According to court documents, the woman, Sakoya Blackwood, began texting Aaron in March of 2022 pretending to be a number of different people. Aron initially believed that she “was an adult woman with whom he had a previous romantic relationship, specifically a ballet dancer,” according to the documents.

Aron, who is married, sent her explicit photos in the course of texting, according to the indictment, and Blackwood — pretending to be the fictional woman’s boyfriend and later a journalist for Vanity Fair — threatened to show the photos to the press and AMC’s board unless he paid her. Aron instead brought the extortion attempt to the attention of the FBI.

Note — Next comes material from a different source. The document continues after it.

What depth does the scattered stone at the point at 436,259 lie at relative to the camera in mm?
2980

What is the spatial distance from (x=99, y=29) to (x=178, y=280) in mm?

“BLACKWOOD engaged in a campaign of harassment, intimidation, and threats against Victim- 1, including by sending harassing, threatening, and intimidating text messages to Victim- 1,” according to the indictment, in which Aron was “Victim-1.”

According to court records, Blackwood pled guilty to one count of cyberstalking, and was sentenced to time served and supervised probation.

Semafor first reported the blackmail attempt.

Aron, long known for his unusual management style (he previously ran a cruise line, the Philadelphia 76ers and Starwood Hotels before joining AMC), has in recent years become known as the executive most willing to lean into being a “memestock,” as AMC’s shares became popular with retail traders during the pandemic.

Aron sued that investor enthusiasm to great effect, raising hundreds of millions of dollars and unveiling a regular cadence of ventures (like selling popcorn at supermarkets, and investing in a gold and silver mine) to keep interest high.

More recently he launched a separate preferred stock called “APE” shares (a reference to what AMC’s retail investors call themselves, “Apes”), and subsequently engineered a merger of those shares with common shares, giving the company the ability to raise even more cash, which it did.

Of course AMC, like all theater companies, is still suffering from the pandemic, and with the ongoing SAG-AFTRA strike likely to delay movies in 2024, its financial situation remains fraught.